◆ Source data:
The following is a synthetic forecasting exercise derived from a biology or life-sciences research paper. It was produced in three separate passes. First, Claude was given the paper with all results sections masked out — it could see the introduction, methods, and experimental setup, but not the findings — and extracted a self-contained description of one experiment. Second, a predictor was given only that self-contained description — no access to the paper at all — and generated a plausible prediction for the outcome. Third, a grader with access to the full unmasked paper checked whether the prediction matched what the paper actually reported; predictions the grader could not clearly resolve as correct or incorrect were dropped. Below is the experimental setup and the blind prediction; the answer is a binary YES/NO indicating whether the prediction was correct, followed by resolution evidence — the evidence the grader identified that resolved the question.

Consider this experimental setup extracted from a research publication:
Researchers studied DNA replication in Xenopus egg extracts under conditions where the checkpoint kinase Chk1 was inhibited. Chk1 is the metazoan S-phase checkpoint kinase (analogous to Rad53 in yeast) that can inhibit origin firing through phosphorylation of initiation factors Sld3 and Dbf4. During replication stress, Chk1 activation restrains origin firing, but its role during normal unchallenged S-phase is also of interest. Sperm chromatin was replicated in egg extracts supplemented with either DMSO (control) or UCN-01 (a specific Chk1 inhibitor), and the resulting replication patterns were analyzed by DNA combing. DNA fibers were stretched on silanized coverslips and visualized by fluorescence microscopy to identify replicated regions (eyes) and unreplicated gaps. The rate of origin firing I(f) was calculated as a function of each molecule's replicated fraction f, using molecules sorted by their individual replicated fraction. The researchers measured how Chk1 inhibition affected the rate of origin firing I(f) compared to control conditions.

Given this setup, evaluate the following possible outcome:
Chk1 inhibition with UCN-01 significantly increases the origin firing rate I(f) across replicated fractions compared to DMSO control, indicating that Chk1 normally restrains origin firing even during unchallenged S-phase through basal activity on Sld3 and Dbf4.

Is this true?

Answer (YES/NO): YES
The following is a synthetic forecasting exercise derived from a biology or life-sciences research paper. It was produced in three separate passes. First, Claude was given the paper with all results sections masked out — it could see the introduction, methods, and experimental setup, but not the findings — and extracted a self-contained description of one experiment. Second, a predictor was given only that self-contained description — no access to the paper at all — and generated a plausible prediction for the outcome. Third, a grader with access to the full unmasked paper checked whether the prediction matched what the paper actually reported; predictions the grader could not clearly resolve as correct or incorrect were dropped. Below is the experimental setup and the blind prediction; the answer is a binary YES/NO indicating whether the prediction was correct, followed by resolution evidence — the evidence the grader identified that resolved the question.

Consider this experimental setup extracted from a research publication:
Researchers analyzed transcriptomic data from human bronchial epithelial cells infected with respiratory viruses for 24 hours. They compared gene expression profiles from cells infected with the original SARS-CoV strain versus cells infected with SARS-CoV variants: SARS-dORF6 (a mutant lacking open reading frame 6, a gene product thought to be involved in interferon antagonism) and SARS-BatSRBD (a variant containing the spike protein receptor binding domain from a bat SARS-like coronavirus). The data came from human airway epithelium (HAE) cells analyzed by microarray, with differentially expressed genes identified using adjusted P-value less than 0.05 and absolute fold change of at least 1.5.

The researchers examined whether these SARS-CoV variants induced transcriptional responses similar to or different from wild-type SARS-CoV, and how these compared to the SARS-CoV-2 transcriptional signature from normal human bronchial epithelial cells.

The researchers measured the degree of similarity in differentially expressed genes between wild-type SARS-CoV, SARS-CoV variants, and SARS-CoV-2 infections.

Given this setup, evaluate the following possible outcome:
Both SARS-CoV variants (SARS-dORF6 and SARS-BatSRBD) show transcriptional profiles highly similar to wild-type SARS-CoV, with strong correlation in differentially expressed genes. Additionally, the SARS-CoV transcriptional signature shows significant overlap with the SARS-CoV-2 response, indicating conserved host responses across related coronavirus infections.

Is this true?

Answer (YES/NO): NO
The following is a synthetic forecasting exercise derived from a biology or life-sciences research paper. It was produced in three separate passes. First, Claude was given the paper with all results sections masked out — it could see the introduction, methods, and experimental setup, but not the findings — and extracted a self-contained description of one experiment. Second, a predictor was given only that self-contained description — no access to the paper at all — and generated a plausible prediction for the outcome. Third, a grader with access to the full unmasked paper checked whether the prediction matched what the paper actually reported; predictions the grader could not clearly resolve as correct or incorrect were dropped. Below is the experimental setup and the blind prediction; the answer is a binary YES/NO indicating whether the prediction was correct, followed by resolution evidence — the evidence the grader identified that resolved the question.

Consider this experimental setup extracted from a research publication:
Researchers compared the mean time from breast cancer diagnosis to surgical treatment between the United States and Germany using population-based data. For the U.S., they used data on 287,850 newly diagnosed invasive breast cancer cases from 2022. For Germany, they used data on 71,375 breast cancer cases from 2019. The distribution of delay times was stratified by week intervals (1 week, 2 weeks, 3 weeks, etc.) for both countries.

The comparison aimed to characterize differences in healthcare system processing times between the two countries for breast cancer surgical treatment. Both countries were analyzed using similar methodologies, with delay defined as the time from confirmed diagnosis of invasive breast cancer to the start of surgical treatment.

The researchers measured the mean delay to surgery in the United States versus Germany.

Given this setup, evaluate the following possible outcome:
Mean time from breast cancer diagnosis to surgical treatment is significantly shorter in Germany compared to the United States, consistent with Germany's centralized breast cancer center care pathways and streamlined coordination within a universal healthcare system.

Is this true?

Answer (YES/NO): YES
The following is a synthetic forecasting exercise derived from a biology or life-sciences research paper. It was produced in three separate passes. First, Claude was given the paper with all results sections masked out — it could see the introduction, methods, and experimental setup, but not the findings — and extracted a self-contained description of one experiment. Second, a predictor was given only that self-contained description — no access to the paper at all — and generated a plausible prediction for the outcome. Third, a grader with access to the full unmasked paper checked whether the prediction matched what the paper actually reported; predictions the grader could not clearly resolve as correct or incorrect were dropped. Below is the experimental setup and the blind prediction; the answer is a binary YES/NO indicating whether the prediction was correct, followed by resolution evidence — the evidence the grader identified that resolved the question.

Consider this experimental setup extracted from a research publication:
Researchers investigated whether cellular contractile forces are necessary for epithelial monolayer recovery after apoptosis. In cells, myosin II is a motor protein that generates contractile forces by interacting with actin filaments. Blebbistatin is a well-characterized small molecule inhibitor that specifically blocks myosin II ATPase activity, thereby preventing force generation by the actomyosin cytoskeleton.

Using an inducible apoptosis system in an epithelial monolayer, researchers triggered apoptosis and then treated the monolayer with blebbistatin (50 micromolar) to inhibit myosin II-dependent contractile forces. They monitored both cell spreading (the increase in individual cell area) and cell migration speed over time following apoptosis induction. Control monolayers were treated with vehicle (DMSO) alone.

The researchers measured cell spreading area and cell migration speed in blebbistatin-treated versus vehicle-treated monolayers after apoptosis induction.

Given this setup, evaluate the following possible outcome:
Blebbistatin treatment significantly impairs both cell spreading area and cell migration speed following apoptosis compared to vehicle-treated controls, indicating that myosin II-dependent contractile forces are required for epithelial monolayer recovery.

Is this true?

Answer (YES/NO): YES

◆ Assignment:
Each entry should be written out again exactly, with no word left out.

◆ Solved exercise:
The following is a synthetic forecasting exercise derived from a biology or life-sciences research paper. It was produced in three separate passes. First, Claude was given the paper with all results sections masked out — it could see the introduction, methods, and experimental setup, but not the findings — and extracted a self-contained description of one experiment. Second, a predictor was given only that self-contained description — no access to the paper at all — and generated a plausible prediction for the outcome. Third, a grader with access to the full unmasked paper checked whether the prediction matched what the paper actually reported; predictions the grader could not clearly resolve as correct or incorrect were dropped. Below is the experimental setup and the blind prediction; the answer is a binary YES/NO indicating whether the prediction was correct, followed by resolution evidence — the evidence the grader identified that resolved the question.

Consider this experimental setup extracted from a research publication:
Researchers studied DNA replication in Xenopus egg extracts under conditions where the checkpoint kinase Chk1 was inhibited. Chk1 is the metazoan S-phase checkpoint kinase (analogous to Rad53 in yeast) that can inhibit origin firing through phosphorylation of initiation factors Sld3 and Dbf4. During replication stress, Chk1 activation restrains origin firing, but its role during normal unchallenged S-phase is also of interest. Sperm chromatin was replicated in egg extracts supplemented with either DMSO (control) or UCN-01 (a specific Chk1 inhibitor), and the resulting replication patterns were analyzed by DNA combing. DNA fibers were stretched on silanized coverslips and visualized by fluorescence microscopy to identify replicated regions (eyes) and unreplicated gaps. The rate of origin firing I(f) was calculated as a function of each molecule's replicated fraction f, using molecules sorted by their individual replicated fraction. The researchers measured how Chk1 inhibition affected the rate of origin firing I(f) compared to control conditions.

Given this setup, evaluate the following possible outcome:
Chk1 inhibition with UCN-01 significantly increases the origin firing rate I(f) across replicated fractions compared to DMSO control, indicating that Chk1 normally restrains origin firing even during unchallenged S-phase through basal activity on Sld3 and Dbf4.

Is this true?

Answer (YES/NO): YES
The following is a synthetic forecasting exercise derived from a biology or life-sciences research paper. It was produced in three separate passes. First, Claude was given the paper with all results sections masked out — it could see the introduction, methods, and experimental setup, but not the findings — and extracted a self-contained description of one experiment. Second, a predictor was given only that self-contained description — no access to the paper at all — and generated a plausible prediction for the outcome. Third, a grader with access to the full unmasked paper checked whether the prediction matched what the paper actually reported; predictions the grader could not clearly resolve as correct or incorrect were dropped. Below is the experimental setup and the blind prediction; the answer is a binary YES/NO indicating whether the prediction was correct, followed by resolution evidence — the evidence the grader identified that resolved the question.

Consider this experimental setup extracted from a research publication:
Researchers analyzed transcriptomic data from human bronchial epithelial cells infected with respiratory viruses for 24 hours. They compared gene expression profiles from cells infected with the original SARS-CoV strain versus cells infected with SARS-CoV variants: SARS-dORF6 (a mutant lacking open reading frame 6, a gene product thought to be involved in interferon antagonism) and SARS-BatSRBD (a variant containing the spike protein receptor binding domain from a bat SARS-like coronavirus). The data came from human airway epithelium (HAE) cells analyzed by microarray, with differentially expressed genes identified using adjusted P-value less than 0.05 and absolute fold change of at least 1.5.

The researchers examined whether these SARS-CoV variants induced transcriptional responses similar to or different from wild-type SARS-CoV, and how these compared to the SARS-CoV-2 transcriptional signature from normal human bronchial epithelial cells.

The researchers measured the degree of similarity in differentially expressed genes between wild-type SARS-CoV, SARS-CoV variants, and SARS-CoV-2 infections.

Given this setup, evaluate the following possible outcome:
Both SARS-CoV variants (SARS-dORF6 and SARS-BatSRBD) show transcriptional profiles highly similar to wild-type SARS-CoV, with strong correlation in differentially expressed genes. Additionally, the SARS-CoV transcriptional signature shows significant overlap with the SARS-CoV-2 response, indicating conserved host responses across related coronavirus infections.

Is this true?

Answer (YES/NO): NO
The following is a synthetic forecasting exercise derived from a biology or life-sciences research paper. It was produced in three separate passes. First, Claude was given the paper with all results sections masked out — it could see the introduction, methods, and experimental setup, but not the findings — and extracted a self-contained description of one experiment. Second, a predictor was given only that self-contained description — no access to the paper at all — and generated a plausible prediction for the outcome. Third, a grader with access to the full unmasked paper checked whether the prediction matched what the paper actually reported; predictions the grader could not clearly resolve as correct or incorrect were dropped. Below is the experimental setup and the blind prediction; the answer is a binary YES/NO indicating whether the prediction was correct, followed by resolution evidence — the evidence the grader identified that resolved the question.

Consider this experimental setup extracted from a research publication:
Researchers compared the mean time from breast cancer diagnosis to surgical treatment between the United States and Germany using population-based data. For the U.S., they used data on 287,850 newly diagnosed invasive breast cancer cases from 2022. For Germany, they used data on 71,375 breast cancer cases from 2019. The distribution of delay times was stratified by week intervals (1 week, 2 weeks, 3 weeks, etc.) for both countries.

The comparison aimed to characterize differences in healthcare system processing times between the two countries for breast cancer surgical treatment. Both countries were analyzed using similar methodologies, with delay defined as the time from confirmed diagnosis of invasive breast cancer to the start of surgical treatment.

The researchers measured the mean delay to surgery in the United States versus Germany.

Given this setup, evaluate the following possible outcome:
Mean time from breast cancer diagnosis to surgical treatment is significantly shorter in Germany compared to the United States, consistent with Germany's centralized breast cancer center care pathways and streamlined coordination within a universal healthcare system.

Is this true?

Answer (YES/NO): YES
The following is a synthetic forecasting exercise derived from a biology or life-sciences research paper. It was produced in three separate passes. First, Claude was given the paper with all results sections masked out — it could see the introduction, methods, and experimental setup, but not the findings — and extracted a self-contained description of one experiment. Second, a predictor was given only that self-contained description — no access to the paper at all — and generated a plausible prediction for the outcome. Third, a grader with access to the full unmasked paper checked whether the prediction matched what the paper actually reported; predictions the grader could not clearly resolve as correct or incorrect were dropped. Below is the experimental setup and the blind prediction; the answer is a binary YES/NO indicating whether the prediction was correct, followed by resolution evidence — the evidence the grader identified that resolved the question.

Consider this experimental setup extracted from a research publication:
Researchers investigated whether cellular contractile forces are necessary for epithelial monolayer recovery after apoptosis. In cells, myosin II is a motor protein that generates contractile forces by interacting with actin filaments. Blebbistatin is a well-characterized small molecule inhibitor that specifically blocks myosin II ATPase activity, thereby preventing force generation by the actomyosin cytoskeleton.

Using an inducible apoptosis system in an epithelial monolayer, researchers triggered apoptosis and then treated the monolayer with blebbistatin (50 micromolar) to inhibit myosin II-dependent contractile forces. They monitored both cell spreading (the increase in individual cell area) and cell migration speed over time following apoptosis induction. Control monolayers were treated with vehicle (DMSO) alone.

The researchers measured cell spreading area and cell migration speed in blebbistatin-treated versus vehicle-treated monolayers after apoptosis induction.

Given this setup, evaluate the following possible outcome:
Blebbistatin treatment significantly impairs both cell spreading area and cell migration speed following apoptosis compared to vehicle-treated controls, indicating that myosin II-dependent contractile forces are required for epithelial monolayer recovery.

Is this true?

Answer (YES/NO): YES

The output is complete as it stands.